Excerpt to read:
Chapter 3 questions

@sgugger Thanks for the amazing course. I was trying to use DataCollatorWithPadding in the following code but wanted to check if i am on the right path?

!pip -q  install transformers datasets accelerate sentence-transformers  iterative-stratification umap-learn wandb hdbscan altair altair-data-server

import numpy as np 
import pandas as pd 
from tqdm import tqdm_notebook
import os, gc, shutil, re, warnings
import pickle
warnings.filterwarnings("ignore")
# set the max columns to none
pd.set_option('display.max_columns', None)

import random
SEED=75
random.seed(SEED)

import joblib
from sklearn.manifold import TSNE
from umap import UMAP 


from torch.nn.functional import normalize
from iterstrat.ml_stratifiers import MultilabelStratifiedKFold

import torch
import torch.nn as nn
import transformers
from transformers import (
    AutoModel, AutoConfig, 
    AutoTokenizer, logging,
    AdamW, get_linear_schedule_with_warmup,
    DataCollatorWithPadding,
    Trainer, TrainingArguments
)
from transformers.modeling_outputs import SequenceClassifierOutput

logging.set_verbosity_error()
logging.set_verbosity_warning()


import wandb

#### plots
import seaborn as sns
import matplotlib.pyplot as plt
import matplotlib.colors
from IPython.core.display import display, HTML
import plotly.express as px
import plotly.graph_objects as go
from plotly.subplots import make_subplots
from plotly.offline import init_notebook_mode
### Plotly settings
temp=dict(layout=go.Layout(font=dict(family="Ubuntu", size=14), 
                           height=600, 
                           plot_bgcolor = "#ededed",
                  paper_bgcolor = "#ededed"))

Assigned task:
Say whether each statement agrees with the forum post, answering yes or no and quoting the words of the post that decide it.
1. The seed value is set to 75.
2. The Plotly layout uses the Arial font family.
3. The writer wants to know whether DataCollatorWithPadding is being used correctly.
Rely only on the forum post.

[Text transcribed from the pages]
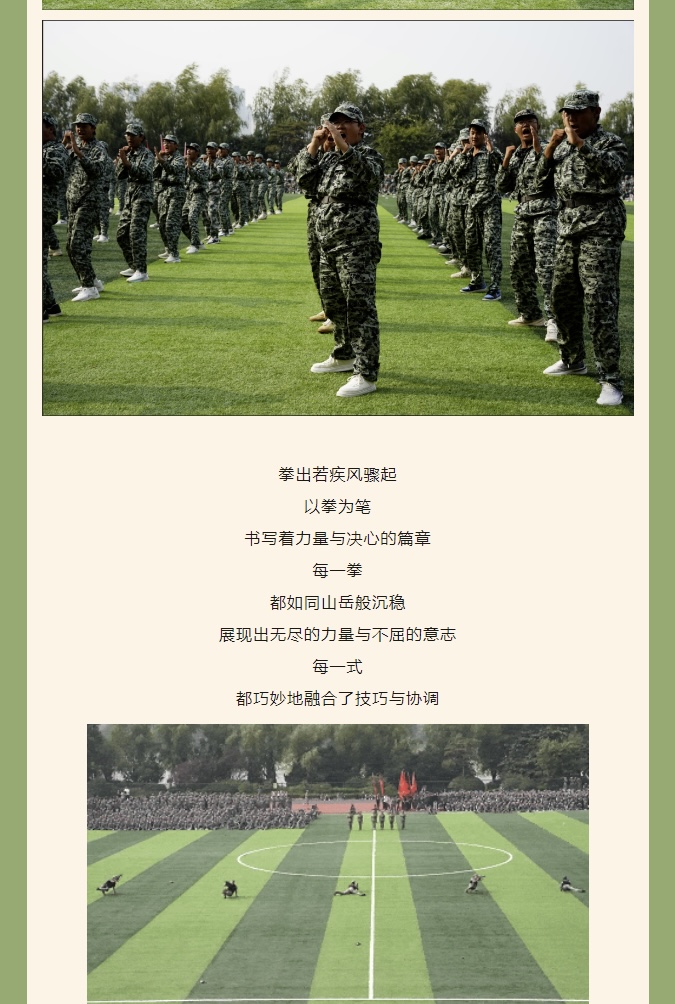 拳出若疾风骤起

以拳为笔

书写着力量与决心的篇章

每一拳

都如同山岳般沉稳

展现出无尽的力量与不屈的意志

每一式

都巧妙地融合了技巧与协调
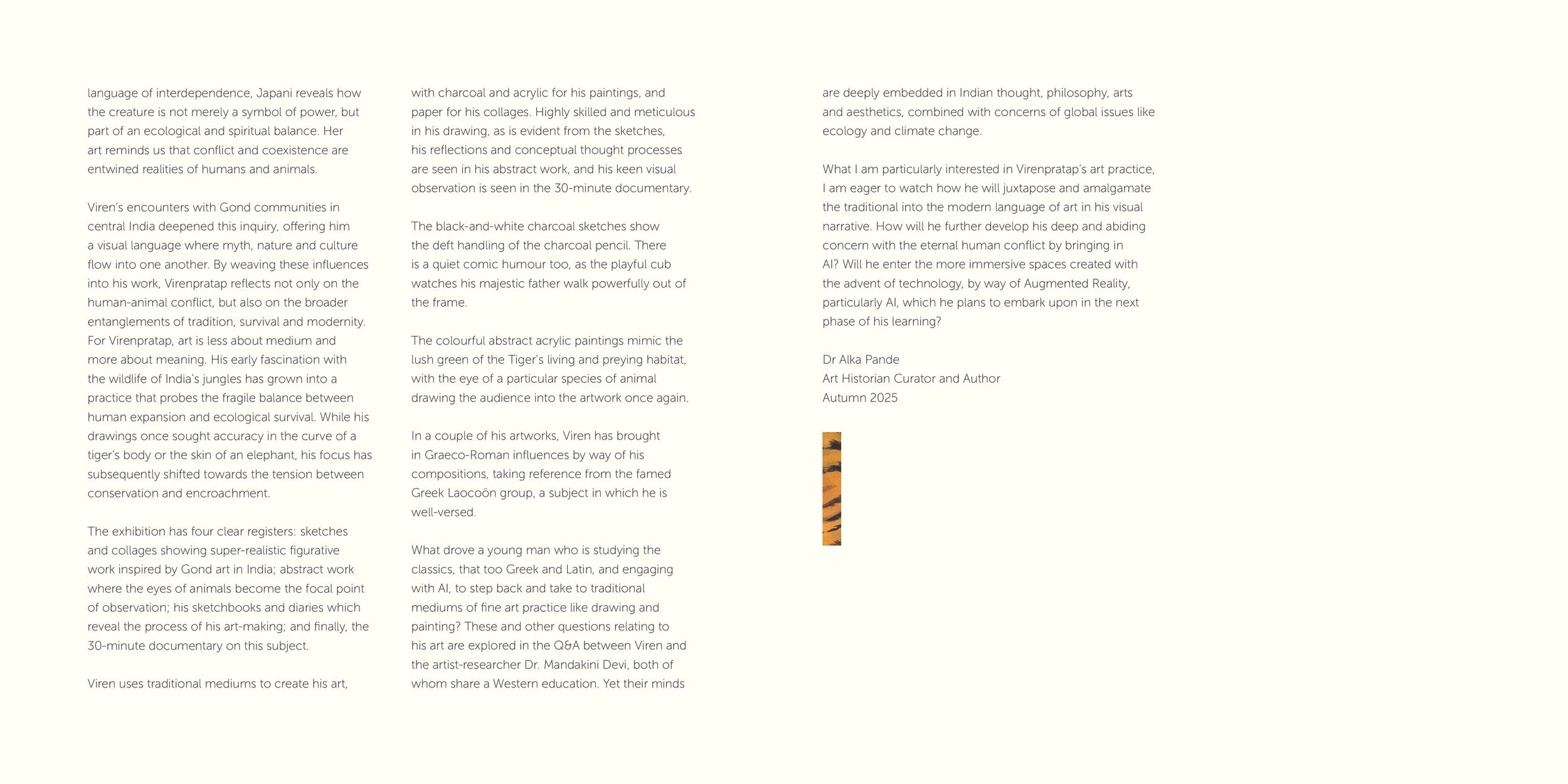 language of interdependence, Japani reveals how the creature is not merely a symbol of power, but part of an ecological and spiritual balance. Her art reminds us that conflict and coexistence are entwined realities of humans and animals.

Viren's encounters with Gond communities in central India deepened this inquiry, offering him a visual language where myth, nature and culture flow into one another. By weaving these influences into his work, Virenpratap reflects not only on the human-animal conflict, but also on the broader entanglements of tradition, survival and modernity. For Virenpratap, art is less about medium and more about meaning. His early fascination with the wildlife of India's jungles has grown into a practice that probes the fragile balance between human expansion and ecological survival. While his drawings once sought accuracy in the curve of a tiger's body or the skin of an elephant, his focus has subsequently shifted towards the tension between conservation and encroachment.

The exhibition has four clear registers: sketches and collages showing super-realistic figurative work inspired by Gond art in India; abstract work where the eyes of animals become the focal point of observation; his sketchbooks and diaries which reveal the process of his art-making; and finally, the 30-minute documentary on this subject.

Viren uses traditional mediums to create his art, with charcoal and acrylic for his paintings, and paper for his collages. Highly skilled and meticulous in his drawing, as is evident from the sketches, his reflections and conceptual thought processes are seen in his abstract work, and his keen visual observation is seen in the 30-minute documentary.

The black-and-white charcoal sketches show the deft handling of the charcoal pencil. There is a quiet comic humour too, as the playful cub watches his majestic father walk powerfully out of the frame.

The colourful abstract acrylic paintings mimic the lush green of the Tiger's living and preying habitat, with the eye of a particular species of animal drawing the audience into the artwork once again.

In a couple of his artworks, Viren has brought in Graeco-Roman influences by way of his compositions, taking reference from the famed Greek Laocoön group, a subject in which he is well-versed.

What drove a young man who is studying the classics, that too Greek and Latin, and engaging with AI, to step back and take to traditional mediums of fine art practice like drawing and painting? These and other questions relating to his art are explored in the Q&A between Viren and the artist-researcher Dr. Mandakini Devi, both of whom share a Western education. Yet their minds are deeply embedded in Indian thought, philosophy, arts and aesthetics, combined with concerns of global issues like ecology and climate change.

What I am particularly interested in Virenpratap's art practice, I am eager to watch how he will juxtapose and amalgamate the traditional into the modern language of art in his visual narrative. How will he further develop his deep and abiding concern with the eternal human conflict by bringing in AI? Will he enter the more immersive spaces created with the advent of technology, by way of Augmented Reality, particularly AI, which he plans to embark upon in the next phase of his learning?

Dr Alka Pande
Art Historian Curator and Author
Autumn 2025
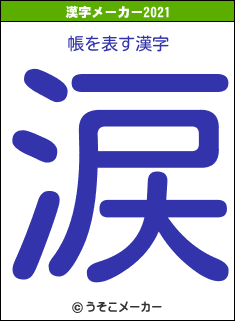 漢字メーカー2021

帳を表す漢字

涙

© うそこメーカー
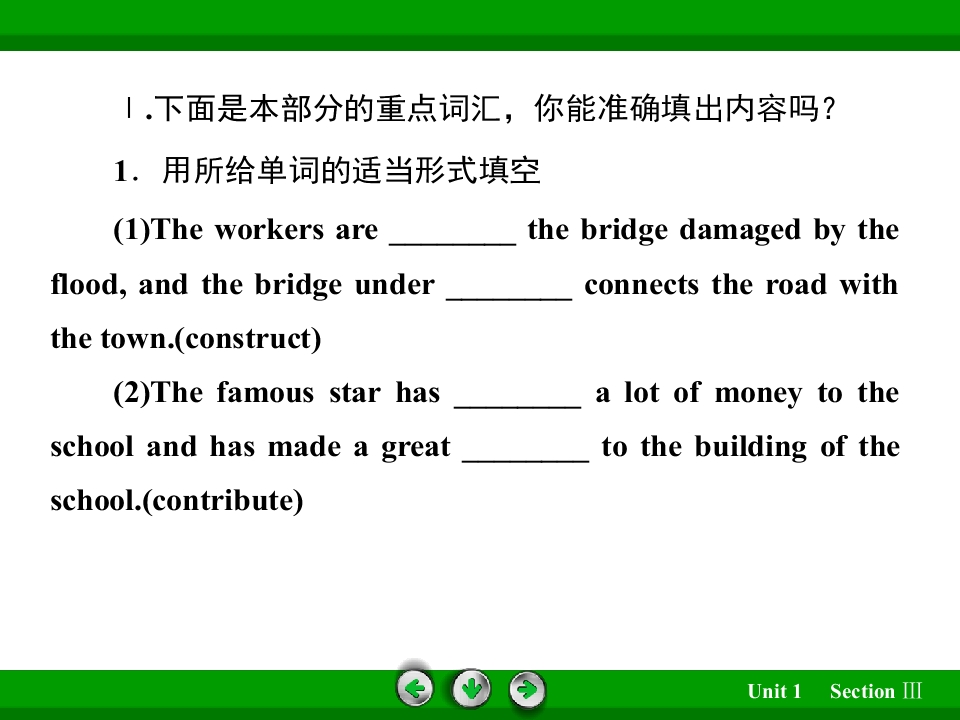 Ⅰ.下面是本部分的重点词汇，你能准确填出内容吗？

1．用所给单词的适当形式填空

(1)The workers are ________ the bridge damaged by the flood, and the bridge under ________ connects the road with the town.(construct)

(2)The famous star has ________ a lot of money to the school and has made a great ________ to the building of the school.(contribute)

Unit 1 Section Ⅲ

Problem solution:
1. Yes: "SEED=75"
2. No: "font=dict(family="Ubuntu", size=14)"
3. Yes: "I was trying to use DataCollatorWithPadding in the following code but wanted to check if i am on the right path?"